FDA PANEL PUSHES FOR APPROVAL OF PARGLUVA
An FDA advisory panel has recommended approving the experimental diabetes drug Pargluva, which was co-developed by Bristol-Myers Squibb (BMS) and Merck, despite concerns over the product's cardiovascular risks.
In a recent 8-1 vote, the FDA's Endocrinologic and Metabolic Drugs Advisory Committee said the FDA should approve the Type 2 diabetes treatment as a stand-alone therapy. The panel also voted 7-2 in favor of approving the drug in combination with metformin, which is marketed by BMS as Glucophage, and is available in generic form.
The panel, however, voted 7-2 to reject approving Pargluva (muraglitazar) as a combination treatment with the diabetes drug sulfonylurea.
If approved, Pargluva would become the first marketed agent in a new class of compounds called glitazars, BMS and Merck said. Some analysts have said the drug could achieve annual sales of more than $1 billion. But others say its market penetration could be limited. If Pargluva is not approved in combination therapy with sulfonylurea, "it will exclude a large portion of the diabetes market," said Al Rauch, an analyst with A.G. Edwards & Sons.

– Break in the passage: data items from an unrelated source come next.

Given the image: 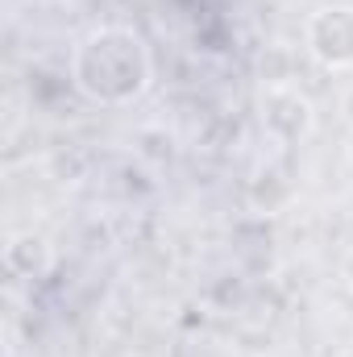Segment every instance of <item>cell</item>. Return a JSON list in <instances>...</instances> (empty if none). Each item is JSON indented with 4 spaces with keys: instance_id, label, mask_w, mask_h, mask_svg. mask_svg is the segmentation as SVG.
Listing matches in <instances>:
<instances>
[{
    "instance_id": "obj_1",
    "label": "cell",
    "mask_w": 353,
    "mask_h": 357,
    "mask_svg": "<svg viewBox=\"0 0 353 357\" xmlns=\"http://www.w3.org/2000/svg\"><path fill=\"white\" fill-rule=\"evenodd\" d=\"M154 84V54L129 25H96L71 50V88L88 104L125 108Z\"/></svg>"
},
{
    "instance_id": "obj_4",
    "label": "cell",
    "mask_w": 353,
    "mask_h": 357,
    "mask_svg": "<svg viewBox=\"0 0 353 357\" xmlns=\"http://www.w3.org/2000/svg\"><path fill=\"white\" fill-rule=\"evenodd\" d=\"M50 266H54V245L42 233L25 229V233L8 237V245H4V270L13 278H42V274H50Z\"/></svg>"
},
{
    "instance_id": "obj_5",
    "label": "cell",
    "mask_w": 353,
    "mask_h": 357,
    "mask_svg": "<svg viewBox=\"0 0 353 357\" xmlns=\"http://www.w3.org/2000/svg\"><path fill=\"white\" fill-rule=\"evenodd\" d=\"M291 195H295V187H291V178L283 175L278 167L258 171V175L250 178V191H246V199H250V208H254L258 216H274V212H283V208L291 204Z\"/></svg>"
},
{
    "instance_id": "obj_2",
    "label": "cell",
    "mask_w": 353,
    "mask_h": 357,
    "mask_svg": "<svg viewBox=\"0 0 353 357\" xmlns=\"http://www.w3.org/2000/svg\"><path fill=\"white\" fill-rule=\"evenodd\" d=\"M308 54L329 71L353 67V4H320L303 25Z\"/></svg>"
},
{
    "instance_id": "obj_7",
    "label": "cell",
    "mask_w": 353,
    "mask_h": 357,
    "mask_svg": "<svg viewBox=\"0 0 353 357\" xmlns=\"http://www.w3.org/2000/svg\"><path fill=\"white\" fill-rule=\"evenodd\" d=\"M337 357H353V349H341V354H337Z\"/></svg>"
},
{
    "instance_id": "obj_3",
    "label": "cell",
    "mask_w": 353,
    "mask_h": 357,
    "mask_svg": "<svg viewBox=\"0 0 353 357\" xmlns=\"http://www.w3.org/2000/svg\"><path fill=\"white\" fill-rule=\"evenodd\" d=\"M262 125L266 133L283 146H295L303 137H312L316 129V104L299 88L283 84V88H266L262 96Z\"/></svg>"
},
{
    "instance_id": "obj_6",
    "label": "cell",
    "mask_w": 353,
    "mask_h": 357,
    "mask_svg": "<svg viewBox=\"0 0 353 357\" xmlns=\"http://www.w3.org/2000/svg\"><path fill=\"white\" fill-rule=\"evenodd\" d=\"M341 278H345V287L353 291V250L345 254V258H341Z\"/></svg>"
}]
</instances>
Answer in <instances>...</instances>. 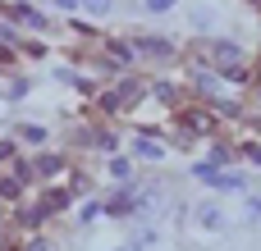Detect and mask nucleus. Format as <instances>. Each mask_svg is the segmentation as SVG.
I'll return each instance as SVG.
<instances>
[{
    "label": "nucleus",
    "instance_id": "nucleus-8",
    "mask_svg": "<svg viewBox=\"0 0 261 251\" xmlns=\"http://www.w3.org/2000/svg\"><path fill=\"white\" fill-rule=\"evenodd\" d=\"M147 9L151 14H165V9H174V0H147Z\"/></svg>",
    "mask_w": 261,
    "mask_h": 251
},
{
    "label": "nucleus",
    "instance_id": "nucleus-10",
    "mask_svg": "<svg viewBox=\"0 0 261 251\" xmlns=\"http://www.w3.org/2000/svg\"><path fill=\"white\" fill-rule=\"evenodd\" d=\"M252 155H257V160H261V146H257V151H252Z\"/></svg>",
    "mask_w": 261,
    "mask_h": 251
},
{
    "label": "nucleus",
    "instance_id": "nucleus-1",
    "mask_svg": "<svg viewBox=\"0 0 261 251\" xmlns=\"http://www.w3.org/2000/svg\"><path fill=\"white\" fill-rule=\"evenodd\" d=\"M193 219H197L202 229H225V210H220L216 201H202V206H193Z\"/></svg>",
    "mask_w": 261,
    "mask_h": 251
},
{
    "label": "nucleus",
    "instance_id": "nucleus-3",
    "mask_svg": "<svg viewBox=\"0 0 261 251\" xmlns=\"http://www.w3.org/2000/svg\"><path fill=\"white\" fill-rule=\"evenodd\" d=\"M78 9H87V14H96V18H106V14L115 9V0H78Z\"/></svg>",
    "mask_w": 261,
    "mask_h": 251
},
{
    "label": "nucleus",
    "instance_id": "nucleus-2",
    "mask_svg": "<svg viewBox=\"0 0 261 251\" xmlns=\"http://www.w3.org/2000/svg\"><path fill=\"white\" fill-rule=\"evenodd\" d=\"M138 155H142V160H161L165 151H161V142H151V137H138Z\"/></svg>",
    "mask_w": 261,
    "mask_h": 251
},
{
    "label": "nucleus",
    "instance_id": "nucleus-5",
    "mask_svg": "<svg viewBox=\"0 0 261 251\" xmlns=\"http://www.w3.org/2000/svg\"><path fill=\"white\" fill-rule=\"evenodd\" d=\"M193 27H216V9H193Z\"/></svg>",
    "mask_w": 261,
    "mask_h": 251
},
{
    "label": "nucleus",
    "instance_id": "nucleus-7",
    "mask_svg": "<svg viewBox=\"0 0 261 251\" xmlns=\"http://www.w3.org/2000/svg\"><path fill=\"white\" fill-rule=\"evenodd\" d=\"M110 174L115 178H128V160H110Z\"/></svg>",
    "mask_w": 261,
    "mask_h": 251
},
{
    "label": "nucleus",
    "instance_id": "nucleus-4",
    "mask_svg": "<svg viewBox=\"0 0 261 251\" xmlns=\"http://www.w3.org/2000/svg\"><path fill=\"white\" fill-rule=\"evenodd\" d=\"M142 50H147V55H170L165 37H142Z\"/></svg>",
    "mask_w": 261,
    "mask_h": 251
},
{
    "label": "nucleus",
    "instance_id": "nucleus-6",
    "mask_svg": "<svg viewBox=\"0 0 261 251\" xmlns=\"http://www.w3.org/2000/svg\"><path fill=\"white\" fill-rule=\"evenodd\" d=\"M216 55H220V59H239L243 50H239V46H216Z\"/></svg>",
    "mask_w": 261,
    "mask_h": 251
},
{
    "label": "nucleus",
    "instance_id": "nucleus-9",
    "mask_svg": "<svg viewBox=\"0 0 261 251\" xmlns=\"http://www.w3.org/2000/svg\"><path fill=\"white\" fill-rule=\"evenodd\" d=\"M46 5H55V9H78V0H46Z\"/></svg>",
    "mask_w": 261,
    "mask_h": 251
},
{
    "label": "nucleus",
    "instance_id": "nucleus-11",
    "mask_svg": "<svg viewBox=\"0 0 261 251\" xmlns=\"http://www.w3.org/2000/svg\"><path fill=\"white\" fill-rule=\"evenodd\" d=\"M119 251H128V247H119Z\"/></svg>",
    "mask_w": 261,
    "mask_h": 251
}]
</instances>
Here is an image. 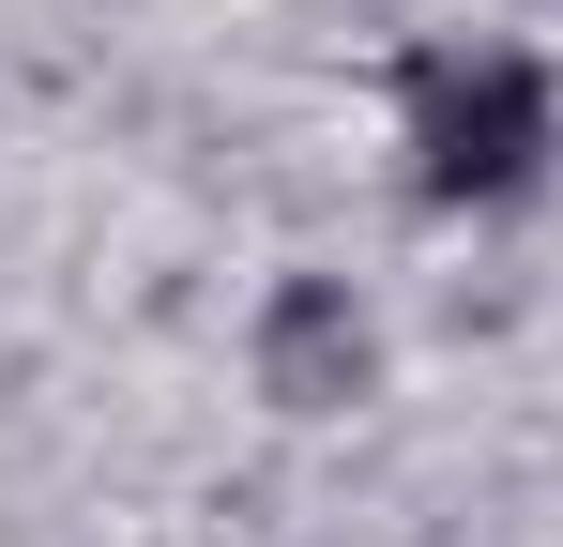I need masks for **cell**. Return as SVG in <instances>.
I'll list each match as a JSON object with an SVG mask.
<instances>
[{
	"label": "cell",
	"mask_w": 563,
	"mask_h": 547,
	"mask_svg": "<svg viewBox=\"0 0 563 547\" xmlns=\"http://www.w3.org/2000/svg\"><path fill=\"white\" fill-rule=\"evenodd\" d=\"M411 153H427V198H518L549 153V77L533 62H442L411 91Z\"/></svg>",
	"instance_id": "obj_1"
}]
</instances>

Pargluva is a dual alpha/gamma PPAR (peroxisome proliferator-activated receptor) activator. Activation of PPAR-gamma is associated with reductions in plasma glucose levels, while activation of PPAR-alpha is associated with reductions in plasma triglyceride levels and increases in high-density lipoprotein, or "good" cholesterol (HDL-C) levels, according to the firms.
While Pargluva and other dual-PPAR agonists have proven effective in clinical studies, many trial subjects experienced elevated fluid retention while taking the drugs, a condition that could lead to edema or potentially aggravate pre-existing heart conditions, FDA reviewers said.